▸ **Task objective**
Output nothing but the lines from the line with "In the image, which of" through the end of the listing below, both ends included.

## start Record excerpts

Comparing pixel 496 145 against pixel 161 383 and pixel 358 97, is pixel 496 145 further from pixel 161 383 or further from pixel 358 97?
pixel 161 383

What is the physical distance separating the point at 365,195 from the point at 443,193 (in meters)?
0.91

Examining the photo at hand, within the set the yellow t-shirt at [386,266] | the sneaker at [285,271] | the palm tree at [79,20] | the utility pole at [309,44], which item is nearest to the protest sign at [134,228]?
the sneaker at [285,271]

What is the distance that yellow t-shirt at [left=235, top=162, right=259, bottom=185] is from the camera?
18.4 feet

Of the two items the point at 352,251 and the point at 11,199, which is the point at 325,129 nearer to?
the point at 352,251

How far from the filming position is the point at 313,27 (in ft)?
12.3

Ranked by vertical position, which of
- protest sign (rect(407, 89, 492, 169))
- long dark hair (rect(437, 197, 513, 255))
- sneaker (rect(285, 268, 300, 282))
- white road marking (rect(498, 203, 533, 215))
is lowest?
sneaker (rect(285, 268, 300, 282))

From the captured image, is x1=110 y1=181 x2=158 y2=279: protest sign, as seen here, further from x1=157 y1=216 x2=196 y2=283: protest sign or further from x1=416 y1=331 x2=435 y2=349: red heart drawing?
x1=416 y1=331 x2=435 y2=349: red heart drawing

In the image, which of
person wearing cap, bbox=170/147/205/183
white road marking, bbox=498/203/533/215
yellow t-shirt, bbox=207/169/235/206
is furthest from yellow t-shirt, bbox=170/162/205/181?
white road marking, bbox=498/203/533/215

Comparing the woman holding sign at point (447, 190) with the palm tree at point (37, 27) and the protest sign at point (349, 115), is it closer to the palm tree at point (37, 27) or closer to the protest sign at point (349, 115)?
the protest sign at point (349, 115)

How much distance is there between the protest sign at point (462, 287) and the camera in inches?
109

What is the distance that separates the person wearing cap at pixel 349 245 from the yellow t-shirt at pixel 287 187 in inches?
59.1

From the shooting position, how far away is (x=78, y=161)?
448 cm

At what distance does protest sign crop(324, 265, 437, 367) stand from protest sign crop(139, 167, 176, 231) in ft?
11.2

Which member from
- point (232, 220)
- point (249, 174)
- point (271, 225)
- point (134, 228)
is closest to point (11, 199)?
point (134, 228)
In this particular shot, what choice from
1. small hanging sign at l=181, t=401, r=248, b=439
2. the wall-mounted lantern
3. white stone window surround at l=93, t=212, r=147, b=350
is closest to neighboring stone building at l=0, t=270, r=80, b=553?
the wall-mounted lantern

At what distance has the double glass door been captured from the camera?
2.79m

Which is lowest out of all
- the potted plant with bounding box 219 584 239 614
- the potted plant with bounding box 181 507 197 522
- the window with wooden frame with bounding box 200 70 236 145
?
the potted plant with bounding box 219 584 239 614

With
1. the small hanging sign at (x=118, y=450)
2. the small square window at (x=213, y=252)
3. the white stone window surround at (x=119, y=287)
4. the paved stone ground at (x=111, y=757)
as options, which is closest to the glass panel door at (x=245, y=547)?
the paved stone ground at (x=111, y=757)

## end Record excerpts

▸ **Solution for this task**
In the image, which of
person wearing cap, bbox=170/147/205/183
white road marking, bbox=498/203/533/215
yellow t-shirt, bbox=207/169/235/206
is furthest from yellow t-shirt, bbox=170/162/205/181?
white road marking, bbox=498/203/533/215

Comparing the woman holding sign at point (447, 190) with the palm tree at point (37, 27) and the protest sign at point (349, 115), is it closer to the palm tree at point (37, 27) or closer to the protest sign at point (349, 115)?
the protest sign at point (349, 115)

How much distance is there between the protest sign at point (462, 287) and the camera in inches?
109

What is the distance that separates the person wearing cap at pixel 349 245 from the yellow t-shirt at pixel 287 187 in inches?
59.1

From the shooting position, how far away is (x=78, y=161)?
448 cm

At what distance does protest sign crop(324, 265, 437, 367) stand from protest sign crop(139, 167, 176, 231) in ft?
11.2

Which member from
- point (232, 220)
- point (249, 174)
- point (271, 225)
- point (134, 228)
is closest to point (11, 199)?
point (134, 228)
In this particular shot, what choice from
1. small hanging sign at l=181, t=401, r=248, b=439
2. the wall-mounted lantern
3. white stone window surround at l=93, t=212, r=147, b=350
is closest to neighboring stone building at l=0, t=270, r=80, b=553?
the wall-mounted lantern

At what distance has the double glass door been captured from the camera?
2.79m

Which is lowest out of all
- the potted plant with bounding box 219 584 239 614
- the potted plant with bounding box 181 507 197 522
- the window with wooden frame with bounding box 200 70 236 145
?
the potted plant with bounding box 219 584 239 614

With
1. the small hanging sign at (x=118, y=450)
2. the small square window at (x=213, y=252)
3. the white stone window surround at (x=119, y=287)
4. the paved stone ground at (x=111, y=757)
as options, which is closest to the glass panel door at (x=245, y=547)?
the paved stone ground at (x=111, y=757)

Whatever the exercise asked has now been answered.